More specifically, the amount of rEMA-2t immobilized on the detection region 12 is suitably, for example, a concentration of 3.5 to 6.5 μg / cm ² . The amount of rEMA-2t immobilized is preferably about 5 μg / cm ² . When the amount of rEMA-2t immobilized on the detection region 12 is below a concentration of 3.5 μg / cm ² , the positive serum does not develop a color that can be discerned, and is 6.5 μg / cm ² . When the concentration is exceeded, color develops even for negative sera. When the immobilized amount of rEMA-2t is a concentration of about 5 μg / cm ² , an appropriate color (a color that can be easily identified) can be obtained with respect to positive serum.
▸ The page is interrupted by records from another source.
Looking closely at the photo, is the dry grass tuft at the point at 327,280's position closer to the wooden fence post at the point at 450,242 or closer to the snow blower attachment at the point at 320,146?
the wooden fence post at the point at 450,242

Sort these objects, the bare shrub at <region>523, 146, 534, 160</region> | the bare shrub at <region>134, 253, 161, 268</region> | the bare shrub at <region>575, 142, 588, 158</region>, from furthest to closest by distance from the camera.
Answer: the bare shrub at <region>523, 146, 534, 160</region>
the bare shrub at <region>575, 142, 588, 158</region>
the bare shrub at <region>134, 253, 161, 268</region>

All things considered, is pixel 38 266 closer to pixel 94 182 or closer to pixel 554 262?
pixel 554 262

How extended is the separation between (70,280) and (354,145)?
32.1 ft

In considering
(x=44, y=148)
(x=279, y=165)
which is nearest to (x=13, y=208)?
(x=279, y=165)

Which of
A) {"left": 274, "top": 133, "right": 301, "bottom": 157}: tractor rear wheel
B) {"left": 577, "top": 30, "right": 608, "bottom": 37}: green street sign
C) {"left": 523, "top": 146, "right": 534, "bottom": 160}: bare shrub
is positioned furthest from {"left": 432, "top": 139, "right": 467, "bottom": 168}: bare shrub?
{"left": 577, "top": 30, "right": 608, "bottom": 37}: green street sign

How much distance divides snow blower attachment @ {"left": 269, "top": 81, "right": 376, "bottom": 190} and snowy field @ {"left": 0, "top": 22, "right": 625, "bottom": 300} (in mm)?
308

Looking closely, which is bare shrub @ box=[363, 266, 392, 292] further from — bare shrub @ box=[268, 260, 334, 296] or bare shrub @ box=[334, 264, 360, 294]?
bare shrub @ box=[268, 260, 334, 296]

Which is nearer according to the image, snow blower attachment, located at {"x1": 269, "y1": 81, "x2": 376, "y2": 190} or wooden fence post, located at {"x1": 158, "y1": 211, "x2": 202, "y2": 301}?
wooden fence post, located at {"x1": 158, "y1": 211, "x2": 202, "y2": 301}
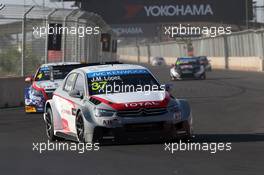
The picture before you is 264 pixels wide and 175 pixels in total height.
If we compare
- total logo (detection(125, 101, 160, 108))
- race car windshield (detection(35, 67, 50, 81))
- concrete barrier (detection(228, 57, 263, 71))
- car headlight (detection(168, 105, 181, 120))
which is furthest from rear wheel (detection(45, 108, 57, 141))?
concrete barrier (detection(228, 57, 263, 71))

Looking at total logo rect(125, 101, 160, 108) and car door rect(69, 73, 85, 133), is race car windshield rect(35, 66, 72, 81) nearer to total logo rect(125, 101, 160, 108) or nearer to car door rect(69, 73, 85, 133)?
car door rect(69, 73, 85, 133)

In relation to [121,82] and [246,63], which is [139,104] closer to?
[121,82]

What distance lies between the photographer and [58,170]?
9.62 metres

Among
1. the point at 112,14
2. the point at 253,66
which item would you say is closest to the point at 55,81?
the point at 253,66

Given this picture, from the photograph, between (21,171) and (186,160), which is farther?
(186,160)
The amount of rBc48 immobilized on the detection region 13 is suitably, for example, a concentration of 0.75 to ² μg / cm ² . The amount of rBc48 immobilized is preferably about 1.25 μg / cm ² . Immobilization of rBc48 to the detection region 13, when the lower concentration of 0.75 [mu] g / cm ^2, even for positive serum, not colored enough to be identified, also exceeds the concentration of 2 [mu] g / cm ² Color develops even for negative sera. When the amount of rBc48 immobilized is about 1.25 μg / cm ² , an appropriate color (a color that can be easily identified) can be obtained with respect to positive serum.
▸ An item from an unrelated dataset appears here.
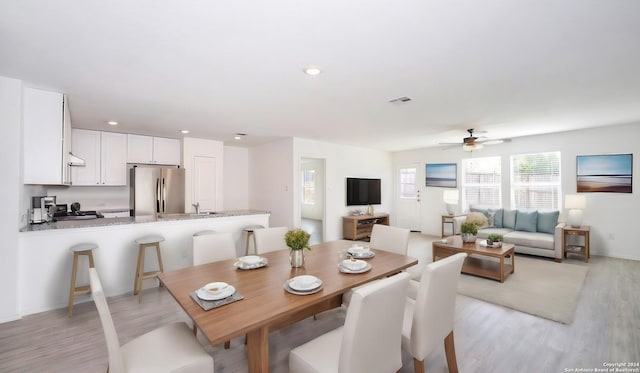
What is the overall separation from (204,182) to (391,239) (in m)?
4.22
More specifically, rEMA-2t is included in the detection region at a concentration of 3.5 to 6.5 μg / cm ² , and rEMA-2t conjugate is rEMA-2t at a concentration of 5 to 15 μg / cm ² . In addition to being included in the conjugate pad, rBc48 is included in the detection region at a concentration of 0.75 to ² μg / cm ² , and the rBc48 conjugate is a concentration of 3.125 to 12.5 μg / cm ² as rBc48. It is preferable to be included in the conjugate pad from the viewpoint of simultaneously and reliably determining a Babesia equi infection and a Babesia caballi infection.

  Even if the detection region 12 including rEMA-2t and the detection region 13 including rBc48 are provided in this order, the detection region 13 including rBc48 is upstream and the detection region 12 including rEMA-2t is downstream. Good.

  The control region 14 includes a substance 24 that specifically binds to the conjugate. The substance 24 that specifically binds to the conjugate can be, for example, an anti-rEMA-2t antibody, an anti-rBc48 antibody, or the like. Specifically, the anti-rEMA-2t antibody can be anti-rEMA-2tIgG or the like. Specifically, the anti-rBc48 antibody can be anti-rBc48IgG or the like.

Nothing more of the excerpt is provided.